● **EXTRACTED INFORMATION**
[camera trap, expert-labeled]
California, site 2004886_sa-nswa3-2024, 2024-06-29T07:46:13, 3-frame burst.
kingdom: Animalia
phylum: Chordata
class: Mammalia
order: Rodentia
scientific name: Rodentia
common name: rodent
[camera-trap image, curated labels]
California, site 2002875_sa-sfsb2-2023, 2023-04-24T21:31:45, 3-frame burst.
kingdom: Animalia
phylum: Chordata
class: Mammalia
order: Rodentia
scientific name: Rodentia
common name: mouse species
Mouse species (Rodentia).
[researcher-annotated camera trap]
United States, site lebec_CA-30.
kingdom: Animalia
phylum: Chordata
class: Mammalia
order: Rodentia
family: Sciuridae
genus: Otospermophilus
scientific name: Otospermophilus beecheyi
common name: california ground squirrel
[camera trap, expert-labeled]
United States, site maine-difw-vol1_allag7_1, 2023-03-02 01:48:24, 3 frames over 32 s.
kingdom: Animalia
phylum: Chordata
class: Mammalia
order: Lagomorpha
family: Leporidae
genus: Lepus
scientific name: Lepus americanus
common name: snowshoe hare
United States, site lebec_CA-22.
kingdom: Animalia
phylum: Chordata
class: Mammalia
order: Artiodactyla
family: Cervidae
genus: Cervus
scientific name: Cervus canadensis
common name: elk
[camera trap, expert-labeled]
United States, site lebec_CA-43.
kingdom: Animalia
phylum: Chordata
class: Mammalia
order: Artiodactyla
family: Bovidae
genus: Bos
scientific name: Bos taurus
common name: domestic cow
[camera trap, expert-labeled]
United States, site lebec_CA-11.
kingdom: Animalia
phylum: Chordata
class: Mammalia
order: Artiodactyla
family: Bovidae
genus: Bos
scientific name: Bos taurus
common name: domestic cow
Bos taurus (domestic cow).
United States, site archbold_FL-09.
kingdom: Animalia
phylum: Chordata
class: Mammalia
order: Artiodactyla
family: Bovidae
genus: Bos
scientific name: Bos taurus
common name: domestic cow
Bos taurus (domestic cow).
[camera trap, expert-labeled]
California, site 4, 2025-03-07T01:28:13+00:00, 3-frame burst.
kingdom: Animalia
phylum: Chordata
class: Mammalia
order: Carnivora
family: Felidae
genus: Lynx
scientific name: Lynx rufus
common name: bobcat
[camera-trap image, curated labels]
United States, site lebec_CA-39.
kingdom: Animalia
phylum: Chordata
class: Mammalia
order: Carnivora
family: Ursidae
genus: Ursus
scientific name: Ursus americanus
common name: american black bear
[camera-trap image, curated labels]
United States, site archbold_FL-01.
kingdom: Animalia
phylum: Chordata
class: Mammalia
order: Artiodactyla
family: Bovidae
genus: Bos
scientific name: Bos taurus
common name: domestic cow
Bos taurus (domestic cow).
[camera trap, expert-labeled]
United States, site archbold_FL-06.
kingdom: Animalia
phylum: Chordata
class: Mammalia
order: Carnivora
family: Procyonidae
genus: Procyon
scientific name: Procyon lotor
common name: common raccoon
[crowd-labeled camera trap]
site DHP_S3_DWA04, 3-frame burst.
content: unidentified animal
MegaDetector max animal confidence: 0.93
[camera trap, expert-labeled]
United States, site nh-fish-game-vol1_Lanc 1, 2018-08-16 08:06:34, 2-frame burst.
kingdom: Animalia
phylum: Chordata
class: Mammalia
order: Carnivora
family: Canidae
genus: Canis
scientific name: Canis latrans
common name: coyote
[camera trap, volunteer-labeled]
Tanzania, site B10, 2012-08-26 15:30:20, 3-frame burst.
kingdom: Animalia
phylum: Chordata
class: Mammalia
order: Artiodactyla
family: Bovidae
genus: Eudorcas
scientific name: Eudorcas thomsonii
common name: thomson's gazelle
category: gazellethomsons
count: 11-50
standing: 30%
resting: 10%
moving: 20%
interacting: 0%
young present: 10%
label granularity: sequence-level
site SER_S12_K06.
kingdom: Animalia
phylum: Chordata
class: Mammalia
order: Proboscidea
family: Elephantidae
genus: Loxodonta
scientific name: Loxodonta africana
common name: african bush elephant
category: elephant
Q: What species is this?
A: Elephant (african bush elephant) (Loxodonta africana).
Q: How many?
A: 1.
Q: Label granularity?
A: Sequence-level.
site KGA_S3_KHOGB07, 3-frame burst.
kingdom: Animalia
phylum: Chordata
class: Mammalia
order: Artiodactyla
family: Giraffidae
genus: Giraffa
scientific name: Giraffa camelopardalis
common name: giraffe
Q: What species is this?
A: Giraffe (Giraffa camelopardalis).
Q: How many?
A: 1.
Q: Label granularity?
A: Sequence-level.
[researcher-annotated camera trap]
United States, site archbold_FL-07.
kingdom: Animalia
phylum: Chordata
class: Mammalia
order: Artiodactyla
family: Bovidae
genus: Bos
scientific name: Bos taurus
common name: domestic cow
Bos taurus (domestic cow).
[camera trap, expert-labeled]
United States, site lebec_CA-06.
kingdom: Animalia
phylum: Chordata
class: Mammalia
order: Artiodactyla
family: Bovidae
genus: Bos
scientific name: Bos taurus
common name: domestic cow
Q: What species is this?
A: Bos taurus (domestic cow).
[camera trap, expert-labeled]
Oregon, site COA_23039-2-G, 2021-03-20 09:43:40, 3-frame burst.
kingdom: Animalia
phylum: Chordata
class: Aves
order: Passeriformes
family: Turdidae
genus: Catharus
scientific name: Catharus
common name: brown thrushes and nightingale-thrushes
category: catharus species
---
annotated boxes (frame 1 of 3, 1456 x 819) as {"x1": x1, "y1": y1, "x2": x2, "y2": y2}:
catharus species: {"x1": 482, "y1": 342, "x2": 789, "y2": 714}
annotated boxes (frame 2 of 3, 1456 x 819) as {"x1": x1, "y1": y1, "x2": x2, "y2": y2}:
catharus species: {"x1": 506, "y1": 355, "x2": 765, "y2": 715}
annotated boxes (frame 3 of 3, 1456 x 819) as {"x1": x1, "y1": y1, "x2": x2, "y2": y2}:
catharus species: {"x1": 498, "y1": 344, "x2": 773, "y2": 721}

● **WHAT YOU ARE ASKED TO DO**
The listing above must be transcribed exactly, line by line.

● **ANSWER TO THE EXERCISE**
[camera trap, expert-labeled]
California, site 2004886_sa-nswa3-2024, 2024-06-29T07:46:13, 3-frame burst.
kingdom: Animalia
phylum: Chordata
class: Mammalia
order: Rodentia
scientific name: Rodentia
common name: rodent
[camera-trap image, curated labels]
California, site 2002875_sa-sfsb2-2023, 2023-04-24T21:31:45, 3-frame burst.
kingdom: Animalia
phylum: Chordata
class: Mammalia
order: Rodentia
scientific name: Rodentia
common name: mouse species
Mouse species (Rodentia).
[researcher-annotated camera trap]
United States, site lebec_CA-30.
kingdom: Animalia
phylum: Chordata
class: Mammalia
order: Rodentia
family: Sciuridae
genus: Otospermophilus
scientific name: Otospermophilus beecheyi
common name: california ground squirrel
[camera trap, expert-labeled]
United States, site maine-difw-vol1_allag7_1, 2023-03-02 01:48:24, 3 frames over 32 s.
kingdom: Animalia
phylum: Chordata
class: Mammalia
order: Lagomorpha
family: Leporidae
genus: Lepus
scientific name: Lepus americanus
common name: snowshoe hare
United States, site lebec_CA-22.
kingdom: Animalia
phylum: Chordata
class: Mammalia
order: Artiodactyla
family: Cervidae
genus: Cervus
scientific name: Cervus canadensis
common name: elk
[camera trap, expert-labeled]
United States, site lebec_CA-43.
kingdom: Animalia
phylum: Chordata
class: Mammalia
order: Artiodactyla
family: Bovidae
genus: Bos
scientific name: Bos taurus
common name: domestic cow
[camera trap, expert-labeled]
United States, site lebec_CA-11.
kingdom: Animalia
phylum: Chordata
class: Mammalia
order: Artiodactyla
family: Bovidae
genus: Bos
scientific name: Bos taurus
common name: domestic cow
Bos taurus (domestic cow).
United States, site archbold_FL-09.
kingdom: Animalia
phylum: Chordata
class: Mammalia
order: Artiodactyla
family: Bovidae
genus: Bos
scientific name: Bos taurus
common name: domestic cow
Bos taurus (domestic cow).
[camera trap, expert-labeled]
California, site 4, 2025-03-07T01:28:13+00:00, 3-frame burst.
kingdom: Animalia
phylum: Chordata
class: Mammalia
order: Carnivora
family: Felidae
genus: Lynx
scientific name: Lynx rufus
common name: bobcat
[camera-trap image, curated labels]
United States, site lebec_CA-39.
kingdom: Animalia
phylum: Chordata
class: Mammalia
order: Carnivora
family: Ursidae
genus: Ursus
scientific name: Ursus americanus
common name: american black bear
[camera-trap image, curated labels]
United States, site archbold_FL-01.
kingdom: Animalia
phylum: Chordata
class: Mammalia
order: Artiodactyla
family: Bovidae
genus: Bos
scientific name: Bos taurus
common name: domestic cow
Bos taurus (domestic cow).
[camera trap, expert-labeled]
United States, site archbold_FL-06.
kingdom: Animalia
phylum: Chordata
class: Mammalia
order: Carnivora
family: Procyonidae
genus: Procyon
scientific name: Procyon lotor
common name: common raccoon
[crowd-labeled camera trap]
site DHP_S3_DWA04, 3-frame burst.
content: unidentified animal
MegaDetector max animal confidence: 0.93
[camera trap, expert-labeled]
United States, site nh-fish-game-vol1_Lanc 1, 2018-08-16 08:06:34, 2-frame burst.
kingdom: Animalia
phylum: Chordata
class: Mammalia
order: Carnivora
family: Canidae
genus: Canis
scientific name: Canis latrans
common name: coyote
[camera trap, volunteer-labeled]
Tanzania, site B10, 2012-08-26 15:30:20, 3-frame burst.
kingdom: Animalia
phylum: Chordata
class: Mammalia
order: Artiodactyla
family: Bovidae
genus: Eudorcas
scientific name: Eudorcas thomsonii
common name: thomson's gazelle
category: gazellethomsons
count: 11-50
standing: 30%
resting: 10%
moving: 20%
interacting: 0%
young present: 10%
label granularity: sequence-level
site SER_S12_K06.
kingdom: Animalia
phylum: Chordata
class: Mammalia
order: Proboscidea
family: Elephantidae
genus: Loxodonta
scientific name: Loxodonta africana
common name: african bush elephant
category: elephant
Q: What species is this?
A: Elephant (african bush elephant) (Loxodonta africana).
Q: How many?
A: 1.
Q: Label granularity?
A: Sequence-level.
site KGA_S3_KHOGB07, 3-frame burst.
kingdom: Animalia
phylum: Chordata
class: Mammalia
order: Artiodactyla
family: Giraffidae
genus: Giraffa
scientific name: Giraffa camelopardalis
common name: giraffe
Q: What species is this?
A: Giraffe (Giraffa camelopardalis).
Q: How many?
A: 1.
Q: Label granularity?
A: Sequence-level.
[researcher-annotated camera trap]
United States, site archbold_FL-07.
kingdom: Animalia
phylum: Chordata
class: Mammalia
order: Artiodactyla
family: Bovidae
genus: Bos
scientific name: Bos taurus
common name: domestic cow
Bos taurus (domestic cow).
[camera trap, expert-labeled]
United States, site lebec_CA-06.
kingdom: Animalia
phylum: Chordata
class: Mammalia
order: Artiodactyla
family: Bovidae
genus: Bos
scientific name: Bos taurus
common name: domestic cow
Q: What species is this?
A: Bos taurus (domestic cow).
[camera trap, expert-labeled]
Oregon, site COA_23039-2-G, 2021-03-20 09:43:40, 3-frame burst.
kingdom: Animalia
phylum: Chordata
class: Aves
order: Passeriformes
family: Turdidae
genus: Catharus
scientific name: Catharus
common name: brown thrushes and nightingale-thrushes
category: catharus species
---
annotated boxes (frame 1 of 3, 1456 x 819) as {"x1": x1, "y1": y1, "x2": x2, "y2": y2}:
catharus species: {"x1": 482, "y1": 342, "x2": 789, "y2": 714}
annotated boxes (frame 2 of 3, 1456 x 819) as {"x1": x1, "y1": y1, "x2": x2, "y2": y2}:
catharus species: {"x1": 506, "y1": 355, "x2": 765, "y2": 715}
annotated boxes (frame 3 of 3, 1456 x 819) as {"x1": x1, "y1": y1, "x2": x2, "y2": y2}:
catharus species: {"x1": 498, "y1": 344, "x2": 773, "y2": 721}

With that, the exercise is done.